Barclays Property Insights found awareness of the legislation among renters has risen from 19% in October, after the Bill passed, to 60% since it came into effect on 1st May 2026.
At the same time, 62% of renters said they believe the reforms will improve housing conditions and protections, while 61% said it would make it easier to challenge unfair treatment from landlords.
The research also found that 19% of renters are now more likely to remain in their current property as a result of the changes.
However, concerns remain over the longer-term impact of the legislation, with 45% worried the reforms could increase rents or reduce rental supply if landlords leave the market.
Barclays found appetite for second-home ownership remains subdued, with 22% of homeowners saying owning an additional property feels unaffordable.
High maintenance and running costs were cited as the biggest barrier by 28%, while 21% pointed to Stamp Duty costs.
For those considering or purchasing a second home, the average upfront cost, including deposit, stamp duty and associated expenses, was £85,887.
The report also highlighted changing attitudes towards property ownership among older homeowners.
Three quarters of Baby Boomers said they do not plan to use property wealth to fund retirement, while 31% said they viewed their home as a legacy for family rather than a financial asset.
Jatin Patel, head of mortgages, savings and insurance at Barclays, said: “As deposit challenges persist, the measures of the Renters’Rights Act to curb steep rent increases could give tenants more scope to save, and in turn widen access to the property ladder.

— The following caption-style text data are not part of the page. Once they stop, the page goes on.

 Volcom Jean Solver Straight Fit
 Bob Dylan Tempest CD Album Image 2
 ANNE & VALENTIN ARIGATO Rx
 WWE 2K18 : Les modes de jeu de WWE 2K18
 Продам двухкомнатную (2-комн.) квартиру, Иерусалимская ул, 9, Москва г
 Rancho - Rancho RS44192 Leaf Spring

“However, the longer-term impacts on rental housing remain to be seen, as homeowners weigh up investment in bricks and mortar against other asset classes.
“For most, property is about far more than finances. It provides stability and plays a key role in family legacy, and many retirees do not need to supplement their income through property.

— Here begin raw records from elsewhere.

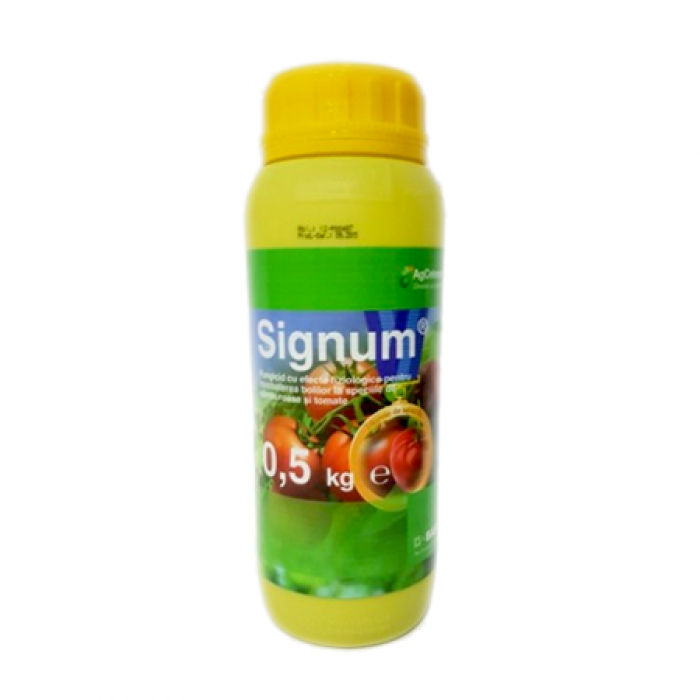 Fungicid Signum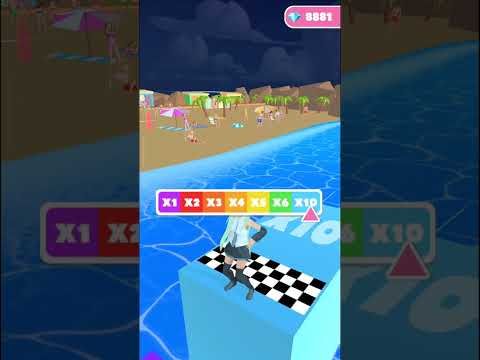 Video guide by Arvin Gaming: Hopscotch! Part 12 #hopscotch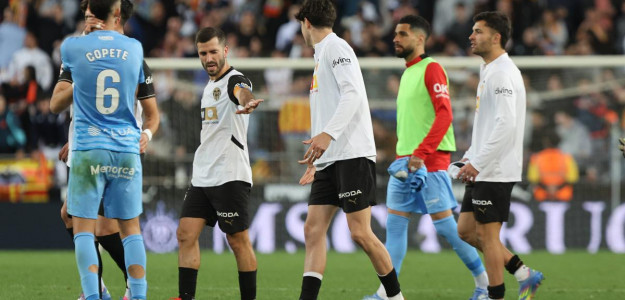 Valencia-Mallorca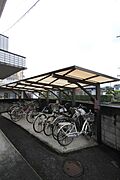 共用設備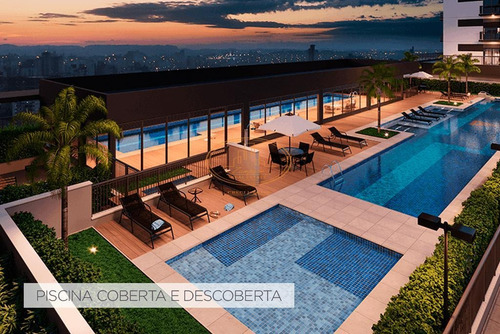 Apartamento Com 3 Dormitório(s) Localizado(a) No Bairro Tatuapé Em São Paulo / São Paulo - 2977:906142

“‘Right-sizing’ still has an important part to play in unlocking housing supply, but it will only gain traction if there are clear and meaningful incentives.”
Julien Lafargue, chief market strategist at Barclays, said: “The interest rate environment remains challenging, with domestic political uncertainty compounded with the ongoing geopolitical tensions in the Middle East.
“Even so, the UK economy continues to demonstrate resilience, suggesting that once these headwinds ease, conditions should improve.”